El sujeto al mando ordenó al chofer que abriera la cajuela para que los detenidos bajaran sus cosas. Habló por radio y de la calle lateral, paralela al Oxxo, salieron dos Ram pick up blancas con logotipos de la Policía Municipal de San Fernando seguidas de un Jeep Patriot blanco.

Esos vehículos se detuvieron a un lado de la camioneta y del taxi en los que se aglutinaban los hombres armados. Los flacos de bermudas arrearon a los pasajeros para que montaran en las bateas de las patrullas. Después, uno pidió al chofer que le abriera la cajuela para sacar una televisión de plasma y una maleta verde tipo militar; este le respondió que necesitaba los comprobantes del equipaje para entregarlas. El flaco caminó hacia donde estaban los detenidos, regresó con los talones, se los dio y sacó las cosas. Nadie volvió por su equipaje.

La novia miraba preocupada por la ventana.

—¿Qué estás mirando? —escuchó el violento reclamo.

Uno de los hombres de camuflaje subió por ella; la empujó a una camioneta cargada de gente, en la que había algunas mujeres. Ella vio que los captores seguían interrogando a sus familiares y a los otros seleccionados.

El chofer alcanzó a observar de reojo que los pasajeros del 3550 no eran los únicos detenidos. También estaba siendo inspeccionado otro autobús de su misma compañía y el ADO que había visto. De esos también eran bajados pasajeros varones y subidos en taxis.

Datos recopilados:
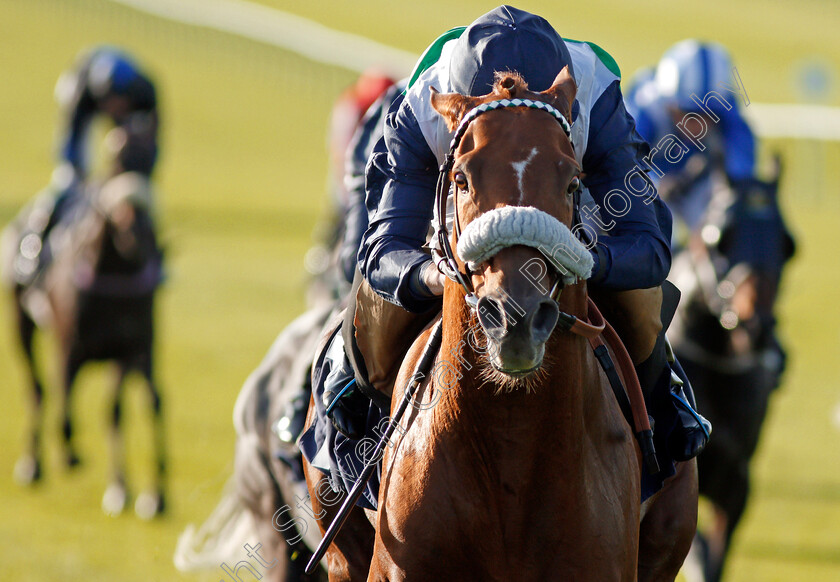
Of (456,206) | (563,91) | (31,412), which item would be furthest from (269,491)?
(31,412)

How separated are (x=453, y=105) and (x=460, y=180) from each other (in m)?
0.22

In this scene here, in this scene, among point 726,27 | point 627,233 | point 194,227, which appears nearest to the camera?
point 627,233

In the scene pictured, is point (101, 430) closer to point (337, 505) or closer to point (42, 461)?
point (42, 461)

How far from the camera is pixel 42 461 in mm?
9305

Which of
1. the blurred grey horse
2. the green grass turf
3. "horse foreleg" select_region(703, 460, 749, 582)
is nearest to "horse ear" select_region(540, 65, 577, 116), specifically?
the blurred grey horse

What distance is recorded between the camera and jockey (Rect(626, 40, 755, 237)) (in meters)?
6.60

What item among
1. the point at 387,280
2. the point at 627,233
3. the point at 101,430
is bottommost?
the point at 101,430

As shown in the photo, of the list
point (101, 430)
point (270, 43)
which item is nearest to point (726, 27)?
point (270, 43)

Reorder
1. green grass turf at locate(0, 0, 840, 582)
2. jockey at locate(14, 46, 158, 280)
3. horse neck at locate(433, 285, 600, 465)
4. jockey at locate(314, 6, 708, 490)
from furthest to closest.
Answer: jockey at locate(14, 46, 158, 280)
green grass turf at locate(0, 0, 840, 582)
jockey at locate(314, 6, 708, 490)
horse neck at locate(433, 285, 600, 465)

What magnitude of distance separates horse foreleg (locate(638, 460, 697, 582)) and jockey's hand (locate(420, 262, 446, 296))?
3.62 ft

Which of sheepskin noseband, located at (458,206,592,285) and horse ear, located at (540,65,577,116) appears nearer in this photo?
sheepskin noseband, located at (458,206,592,285)

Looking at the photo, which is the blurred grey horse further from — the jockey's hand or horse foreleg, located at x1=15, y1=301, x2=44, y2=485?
horse foreleg, located at x1=15, y1=301, x2=44, y2=485

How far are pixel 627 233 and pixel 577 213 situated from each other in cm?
28

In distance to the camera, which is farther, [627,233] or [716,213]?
[716,213]
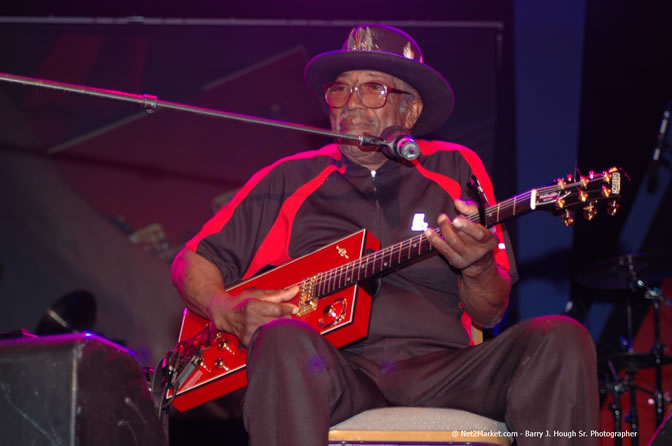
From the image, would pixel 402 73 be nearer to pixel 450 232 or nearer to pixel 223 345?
pixel 450 232

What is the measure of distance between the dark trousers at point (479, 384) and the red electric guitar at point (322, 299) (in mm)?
364

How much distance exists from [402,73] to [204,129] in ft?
7.81

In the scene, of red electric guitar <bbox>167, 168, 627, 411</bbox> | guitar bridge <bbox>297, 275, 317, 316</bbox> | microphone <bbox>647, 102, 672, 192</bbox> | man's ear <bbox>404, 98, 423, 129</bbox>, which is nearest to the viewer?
red electric guitar <bbox>167, 168, 627, 411</bbox>

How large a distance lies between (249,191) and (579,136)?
291 cm

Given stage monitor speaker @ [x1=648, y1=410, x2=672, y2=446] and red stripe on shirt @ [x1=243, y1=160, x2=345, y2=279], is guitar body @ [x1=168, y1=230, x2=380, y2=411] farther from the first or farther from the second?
stage monitor speaker @ [x1=648, y1=410, x2=672, y2=446]

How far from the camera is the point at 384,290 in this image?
109 inches

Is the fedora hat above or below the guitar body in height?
above

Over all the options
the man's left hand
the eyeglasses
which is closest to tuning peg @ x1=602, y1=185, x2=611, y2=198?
the man's left hand

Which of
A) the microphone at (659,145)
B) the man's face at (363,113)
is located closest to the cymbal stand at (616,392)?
the microphone at (659,145)

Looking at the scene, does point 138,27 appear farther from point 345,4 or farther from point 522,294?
point 522,294

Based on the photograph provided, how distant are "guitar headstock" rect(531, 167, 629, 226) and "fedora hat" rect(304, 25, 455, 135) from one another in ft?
3.52

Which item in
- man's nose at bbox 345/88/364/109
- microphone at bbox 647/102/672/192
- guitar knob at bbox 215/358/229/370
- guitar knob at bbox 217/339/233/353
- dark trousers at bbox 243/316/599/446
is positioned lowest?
dark trousers at bbox 243/316/599/446

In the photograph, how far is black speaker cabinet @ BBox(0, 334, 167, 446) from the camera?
1.31m

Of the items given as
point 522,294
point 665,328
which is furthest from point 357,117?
point 665,328
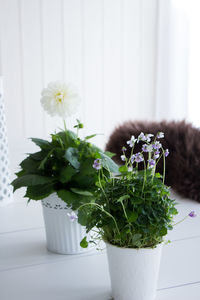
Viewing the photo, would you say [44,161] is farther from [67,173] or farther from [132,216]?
[132,216]

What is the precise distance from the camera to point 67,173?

TRABAJO REQUERIDO:
• A. En el relato sobre los pasajeros detenidos, ¿qué vehículos salieron de la calle lateral paralela al Oxxo?
• B. Retoma, por favor, el relato sobre los pasajeros detenidos y continúalo a partir de su última oración.

LAS RESPUESTAS:
• A. Dos Ram pick up blancas con logotipos de la Policía Municipal de San Fernando, seguidas de un Jeep Patriot blanco.

• B.
Regresó entonces a la oficina por su tablero. Encontró al operador del autobús ado e intercambiaron un gesto de desconcierto: aquel le dirigió una mirada como de “qué hacemos”, él contestó con la mueca de quien no sabe. Era normal que esos interrogatorios y detenciones se enfocaran en los centroamericanos, pero no en los mexicanos.

Ya de regreso, a la puerta del autobús, el chofer cortó los boletos a cinco personas que acababan de comprar su viaje a Reynosa. Esperó unos minutos a los pasajeros que habían sido bajados hasta que vio que las patrullas arrancaron, llevándoselos. Detrás iban otros autos cargados de gente.

Agresivo, el hombre robusto le tronó los dedos y los apuró, a él y al chofer del ADO, para que siguieran su camino.

7:30 horas

El 3550 continuó su ruta hasta Reynosa. Al alejarse de la terminal, por el espejo lateral el chofer vio cómo las camionetas que llevaban a sus pasajeros se perdían en el horizonte.

9:00 horas, carretera 97

Un oficial de migración —el chofer lo recuerda cuarentón, gordo, de estatura media, uniforme azul o gris azulado con el logotipo del instituto— le hizo señas en la carretera para que detuviera el autobús y subió a inspeccionarlo. Recorrió los quince metros del pasillo y se paró al lado de una señora que viajaba en el asiento 23 o 25. Se dijeron algo rápido. Al regresar a la puerta, el oficial preguntó al chofer:

—¿Que te bajaron pasaje?

—Sí.

No hubo más conversación. El autobús siguió su marcha.

10:00 horas, entrada a la ciudad de Reynosa

El chofer encontró un retén de la Policía Municipal, “o de gente vestida de negro”. Los uniformados le indicaron que se orillara a la banqueta. Al hacerlo, le preguntaron quiénes eran los cinco pasajeros que habían subido en San Fernando; el chofer dijo que no se había fijado. Uno de los agentes entró al vehículo y a medio pasillo preguntó, alzando la voz:

—¿Quién subió en San Fernando?

Nadie contestó.

—¿Quién subió en San Fernando? —repitió la pregunta.

Tres personas alzaron el brazo.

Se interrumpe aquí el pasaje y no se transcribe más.